- Exercise brief
From the first line below to the last, reproduce the material exactly and leave out the images.

--

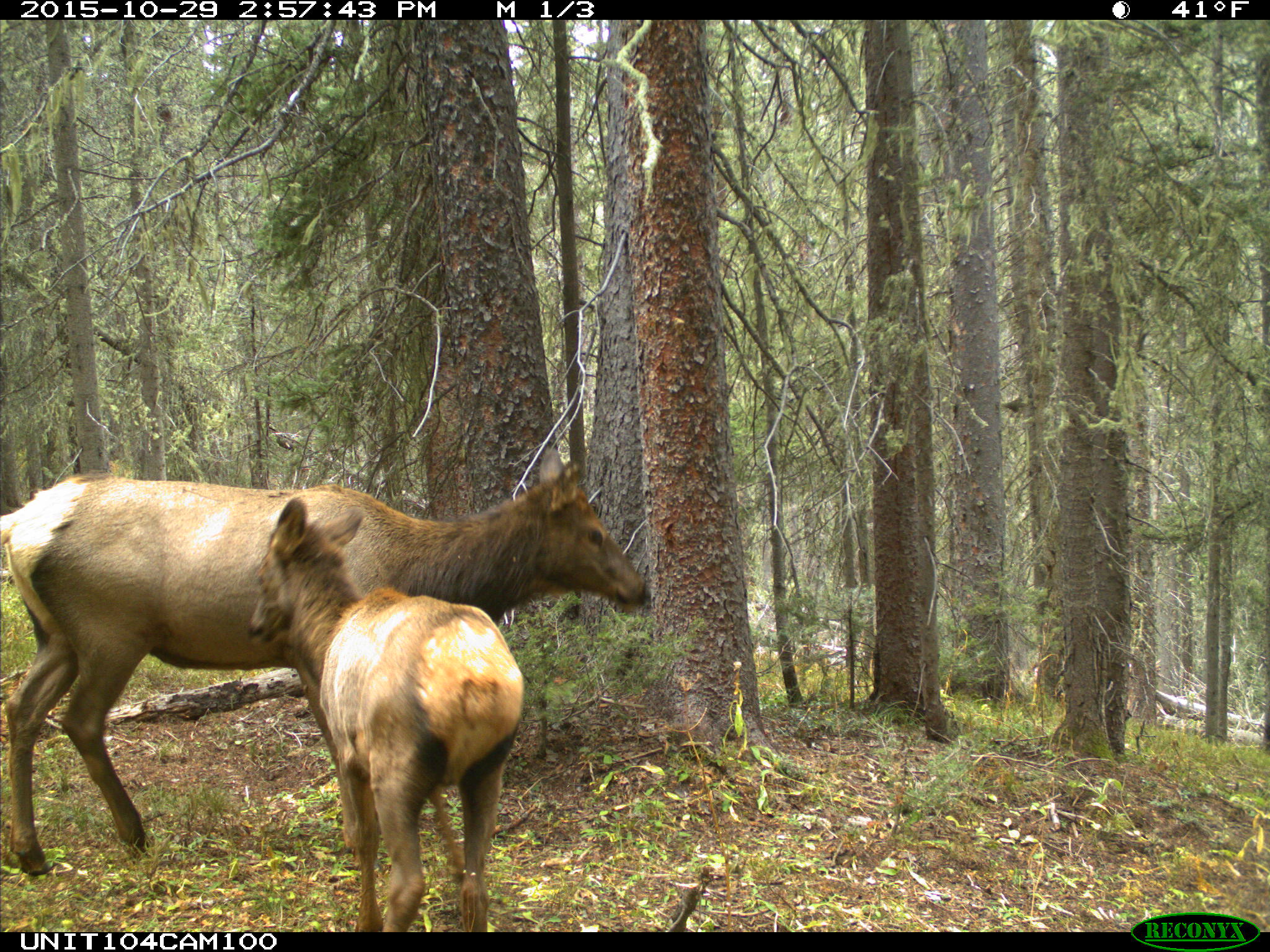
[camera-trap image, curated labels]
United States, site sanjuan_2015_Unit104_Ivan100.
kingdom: Animalia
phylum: Chordata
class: Mammalia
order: Artiodactyla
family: Cervidae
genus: Cervus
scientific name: Cervus elaphus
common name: red deer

--

- Reply
[camera-trap image, curated labels]
United States, site sanjuan_2015_Unit104_Ivan100.
kingdom: Animalia
phylum: Chordata
class: Mammalia
order: Artiodactyla
family: Cervidae
genus: Cervus
scientific name: Cervus elaphus
common name: red deer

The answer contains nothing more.